Por uma nova ordem mundial
Artigos
01/07/2026
A “normalização” das guerras afeta até mesmo quem vive distante das zonas de conflito
Por Nei Calderon
O cenário mundial contemporâneo exibe uma perigosa fragmentação, marcada por múltiplos conflitos armados — mais de trinta guerras ativas — que redesenham fronteiras e desestabilizam cadeias produtivas. Este panorama não é fruto do acaso, mas da imposição de uma “nova ordem” onde decisões unilaterais, frequentemente lideradas pelos Estados Unidos e alguns aliados, não buscam respaldo de organizações multilaterais como a ONU e a OTAN. A ação preventiva, interpretando divergências como ameaças iminentes, fundamenta uma estratégia de expansão do uso da força.
Essa postura unilateralista, agindo à revelia do direito internacional, gera impactos avassaladores.
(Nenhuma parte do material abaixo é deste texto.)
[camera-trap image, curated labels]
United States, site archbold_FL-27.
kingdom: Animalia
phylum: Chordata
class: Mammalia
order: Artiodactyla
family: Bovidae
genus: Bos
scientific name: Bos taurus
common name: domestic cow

Para as populações diretamente afetadas, a dignidade da pessoa humana é anulada pela destruição de infraestruturas, deslocamentos forçados e colapso dos sistemas de saúde. A economia global também é afetada, provocando a insegurança dos investidores, estendendo os efeitos da guerra para além das zonas de combate.
Sob uma perspectiva quântica — considerando a sociedade como um sistema interconectado e não linear —, a irradiação desses efeitos é profunda. A “ação” em uma zona de conflito gera uma “reação” imediata no comportamento social coletivo global. A constante exposição a imagens de horror cria uma dessensibilização e uma aceitação da “normalidade” do estado permanente de guerra. Essa normalização afeta o inconsciente coletivo, gerando ansiedade, medo e uma sensação de fragilidade civilizatória, mesmo em regiões distantes do conflito físico.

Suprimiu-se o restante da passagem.